[TEXTO APRESENTADO]:
╭──
Quando comecei a ler, aí por 1952, o Mundo de Aventuras saía às Quintas-Feiras e trazia uma grande colecção de heróis. O Flash Gordon, o Fantasma e o Mandrake eram os meus preferidos, os que eu ia logo ler mal saía do quiosque. O Flash Gordon tinha uma namorada linda, a Dale, e havia o Dr. Zarkov, um cientista de barbas, que os acompanhava em aventuras espaciais, no Planeta Mongo, onde lutavam contra o Imperador Ming.
O Fantasma tinha sido criado por Lee Falk em 1936, nos anos dourados da BD na América, os anos das pulp magazines e da primeira Ficção Científica. O Fantasma vivia num ambiente africano e era amigo dos pigmeus que o protegiam. Era um justiceiro implacável, sem novidades tecnológicas, mas incansável na luta contra o Mal e os maus.
O Mandrake era diferente do Flash Gordon e do Fantasma. Era uma espécie de mago que, pela indumentária, lembrava o Arsène Lupin, “Gentleman Cambrioleur”: smoking Belle Époque, cartola, capa e um bigodinho fino em serrilha. Tinha um ajudante, um negro gigantesco, o Lotário, que envergava uma pele de leopardo e que, quando era preciso recorrer a formas superiores de luta, intervinha para apoiar o patrão, já que o patrão só lutava através de truques de magia. Mandrake tinha sido imaginado também por Lee Falk, que, em meados de 1934, propusera a série, com desenhos de Phil Davis, ao King Features Syndicate. Mas Mandrake só apareceu por cá, no Mundo de Aventuras,em Outubro de 1950.
╰──
[OBJETIVO A]:
Responde a estas perguntas sobre o texto acerca do Mundo de Aventuras:
(i) Em que dia da semana saía o Mundo de Aventuras?
(ii) Em que ano foi o Fantasma criado por Lee Falk?
(iii) Como se chamava o ajudante do Mandrake?
O texto e as entradas têm origens distintas.

[MATERIAL DA TAREFA]:
╭──
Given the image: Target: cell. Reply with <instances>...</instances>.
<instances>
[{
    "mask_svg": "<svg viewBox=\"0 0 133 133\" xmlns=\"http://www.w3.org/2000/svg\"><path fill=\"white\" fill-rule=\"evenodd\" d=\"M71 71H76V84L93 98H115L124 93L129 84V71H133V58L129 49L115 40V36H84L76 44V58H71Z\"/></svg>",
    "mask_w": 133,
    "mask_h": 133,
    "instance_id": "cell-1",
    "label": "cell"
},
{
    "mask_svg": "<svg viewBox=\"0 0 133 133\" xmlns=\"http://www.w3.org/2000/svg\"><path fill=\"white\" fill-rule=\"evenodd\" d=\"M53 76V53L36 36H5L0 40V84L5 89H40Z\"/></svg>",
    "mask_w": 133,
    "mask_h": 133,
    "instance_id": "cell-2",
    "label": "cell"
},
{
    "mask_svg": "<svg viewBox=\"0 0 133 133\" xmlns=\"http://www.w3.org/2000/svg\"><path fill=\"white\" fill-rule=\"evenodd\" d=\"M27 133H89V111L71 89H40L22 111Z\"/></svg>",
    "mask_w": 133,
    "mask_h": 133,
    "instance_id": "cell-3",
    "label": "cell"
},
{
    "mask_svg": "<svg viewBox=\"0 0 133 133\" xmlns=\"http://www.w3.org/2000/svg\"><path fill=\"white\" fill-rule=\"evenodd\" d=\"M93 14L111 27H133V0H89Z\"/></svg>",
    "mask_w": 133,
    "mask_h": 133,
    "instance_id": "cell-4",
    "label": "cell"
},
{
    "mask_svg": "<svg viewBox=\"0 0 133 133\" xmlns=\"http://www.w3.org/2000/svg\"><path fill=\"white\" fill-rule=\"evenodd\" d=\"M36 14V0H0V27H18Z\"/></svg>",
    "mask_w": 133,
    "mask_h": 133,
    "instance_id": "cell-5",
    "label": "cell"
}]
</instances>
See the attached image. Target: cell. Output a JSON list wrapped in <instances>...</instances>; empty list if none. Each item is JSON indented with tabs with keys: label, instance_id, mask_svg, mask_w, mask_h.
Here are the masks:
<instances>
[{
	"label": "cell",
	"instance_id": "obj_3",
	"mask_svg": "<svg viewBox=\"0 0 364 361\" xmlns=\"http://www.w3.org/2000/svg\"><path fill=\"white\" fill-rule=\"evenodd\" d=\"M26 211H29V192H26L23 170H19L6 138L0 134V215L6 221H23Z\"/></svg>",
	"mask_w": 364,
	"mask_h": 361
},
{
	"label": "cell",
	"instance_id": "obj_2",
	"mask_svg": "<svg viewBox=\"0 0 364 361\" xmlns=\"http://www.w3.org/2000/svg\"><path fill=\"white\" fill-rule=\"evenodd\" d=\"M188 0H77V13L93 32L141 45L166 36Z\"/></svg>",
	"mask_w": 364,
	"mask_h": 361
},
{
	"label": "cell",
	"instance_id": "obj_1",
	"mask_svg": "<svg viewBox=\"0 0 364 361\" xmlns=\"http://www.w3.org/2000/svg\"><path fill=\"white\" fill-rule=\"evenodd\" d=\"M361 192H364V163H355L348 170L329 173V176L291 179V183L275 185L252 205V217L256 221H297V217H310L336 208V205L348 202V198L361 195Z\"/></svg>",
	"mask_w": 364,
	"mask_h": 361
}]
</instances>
╰──
[OBJETIVO B]:
Conta as linhas das entradas que contêm a palavra "with" e indica apenas o número.

[RESPOSTA FINAL A]:
(i) Às Quintas-Feiras.
(ii) Em 1936.
(iii) Lotário.

[RESPOSTA FINAL B]:
2